We are never, ever, ever going to have flying cars. But it will be a long time before we stop wanting them.
Last month, I had a brief period of rage-blindness after yet another flying car was unveiled at some auto show or tech conference.
The body of the prototype should be smashed apart with sledgehammers and the engine flung into an active volcano. It would be a better use of the resources than building another useless flying car.
Flying cars are impossible. Not because you can’t build one! No, we can definitely build compact flying machines. But because our physical and social infrastructure cannot handle them.
The physical part is obvious. We’d have to build innumerable control towers, landing strips, and radar systems.
The social part is where we run into an even bigger problem.
We’d need hundreds, thousands more air traffic controllers, not to mention a vast army of flight instructors, ground crew, and newly trained maintenance personnel. Building up the infrastructure for flying cars would be akin to building up an army to fight a world war.
Would you be happy if your taxes were doubled so that people making $250,000 a year or more could fly to work?
One of the most famous stories in technology is that of the QWERTY keyboard. This is the fable of technological lock in: old typewriters were built with the top row of letters starting with QWERTY, because the keys were less likely to jam. Then we taught everyone how to type using this layout. Now jammed keys aren’t an issue, but if you changed it…
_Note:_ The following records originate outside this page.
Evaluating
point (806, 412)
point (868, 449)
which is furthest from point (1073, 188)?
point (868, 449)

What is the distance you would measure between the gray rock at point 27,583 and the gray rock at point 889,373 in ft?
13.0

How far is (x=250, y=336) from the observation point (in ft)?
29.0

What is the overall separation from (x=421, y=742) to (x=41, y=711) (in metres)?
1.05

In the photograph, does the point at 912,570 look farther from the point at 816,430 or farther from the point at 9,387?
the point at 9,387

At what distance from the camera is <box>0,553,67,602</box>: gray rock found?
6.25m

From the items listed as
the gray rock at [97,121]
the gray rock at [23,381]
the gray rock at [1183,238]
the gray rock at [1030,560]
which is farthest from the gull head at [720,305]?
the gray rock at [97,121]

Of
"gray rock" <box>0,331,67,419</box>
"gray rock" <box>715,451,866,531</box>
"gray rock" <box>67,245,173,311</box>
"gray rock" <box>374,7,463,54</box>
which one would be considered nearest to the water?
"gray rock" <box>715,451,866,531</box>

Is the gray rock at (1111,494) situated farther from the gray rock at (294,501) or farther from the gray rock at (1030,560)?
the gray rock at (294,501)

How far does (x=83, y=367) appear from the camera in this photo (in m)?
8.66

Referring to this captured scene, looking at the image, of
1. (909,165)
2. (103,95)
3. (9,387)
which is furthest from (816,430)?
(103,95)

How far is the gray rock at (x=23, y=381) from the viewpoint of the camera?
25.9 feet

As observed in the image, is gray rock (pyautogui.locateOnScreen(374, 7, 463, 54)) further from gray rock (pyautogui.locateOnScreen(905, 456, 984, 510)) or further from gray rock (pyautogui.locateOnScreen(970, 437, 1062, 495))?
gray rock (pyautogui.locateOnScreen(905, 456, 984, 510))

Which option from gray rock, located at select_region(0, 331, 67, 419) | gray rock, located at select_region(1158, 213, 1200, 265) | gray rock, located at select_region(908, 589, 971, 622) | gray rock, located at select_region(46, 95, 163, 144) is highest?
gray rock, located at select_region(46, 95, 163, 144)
That’s lock in, the place where hard technology (we can make better keyboards!) meets practical social reality (I am not bloody learning to type again!).
But we will continue to see inventors crank out flying cars, and we’ll still see people who will want them.
That’s also part of our social infrastructure. The 20th century trained those of us in the industrialized west to want and expect certain things: personal transport, “labour saving” gadgets, and steady progress. We have cars, so we want cars that are faster or better or shinier. Or that can fly, sure.
We expect progress along lines we can easily imagine. That’s why we’ve been waiting for flying cars for 80 years, but no one expected the smart phone.
The next big thing? You don’t want it, because you haven’t imagined it yet.